The Southern Pamphlet Collection
History of the Collection:
The pamphlets, brochures, and broadsides of this remarkably diverse collection of Southern Americana originated in and were removed from manuscripts collections as they were acquired and processed by the Southern Historical Collection (now part of the Manuscript Department in Wilson Library). While these print materials were subsequently housed in the Rare Book Collection (RBC), the catalog providing access to them remained in the Manuscripts Department until the mid-1970s, when it was relocated with the pamphlets. Since that time access has been through the catalog of the RBC. Although new pamphlets continue to be added, their numbers have declined greatly in recent years. The Manuscript Department now retains most printed materials that accompany new manuscript collections coming into the Southern Historical Collection.

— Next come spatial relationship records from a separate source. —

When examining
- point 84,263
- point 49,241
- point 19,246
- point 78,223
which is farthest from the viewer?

The Southern Pamphlet Collection contains 10,718 pamphlets, brochures, and broadsides. They date from 1820 to the present with the bulk published between about 1850 and 1950. Reflecting the rich variety of the manuscript collections in which they originated, the pamphlets cover a broad range of subjects within the general context of the American South. Major topics include business and industry, the Civil War, education, folk music, public health, religion and churches, race relations, reformers and reform movements, slavery and the plantation system, travel literature, and women. While many of the publications are quite ephemeral in nature, they nonetheless provide an often unique documentation of local history in the South. Among the various genres represented, government documents, speeches, and sermons are particularly numerous. The pamphlets are drawn from or deal with all of the states of the Confederacy (except North Carolina) as well as many of the border states. Printed materials relating to North Carolina are housed in the North Carolina Collection in Wilson Library.
A Title IIC grant from the U.S. Department of Education permitted the complete recataloging of the collection between 1991 and 1993. As a result, the contents are now available through the UNC Library's on-line catalog (DRA), which provides full author, title, and subject access.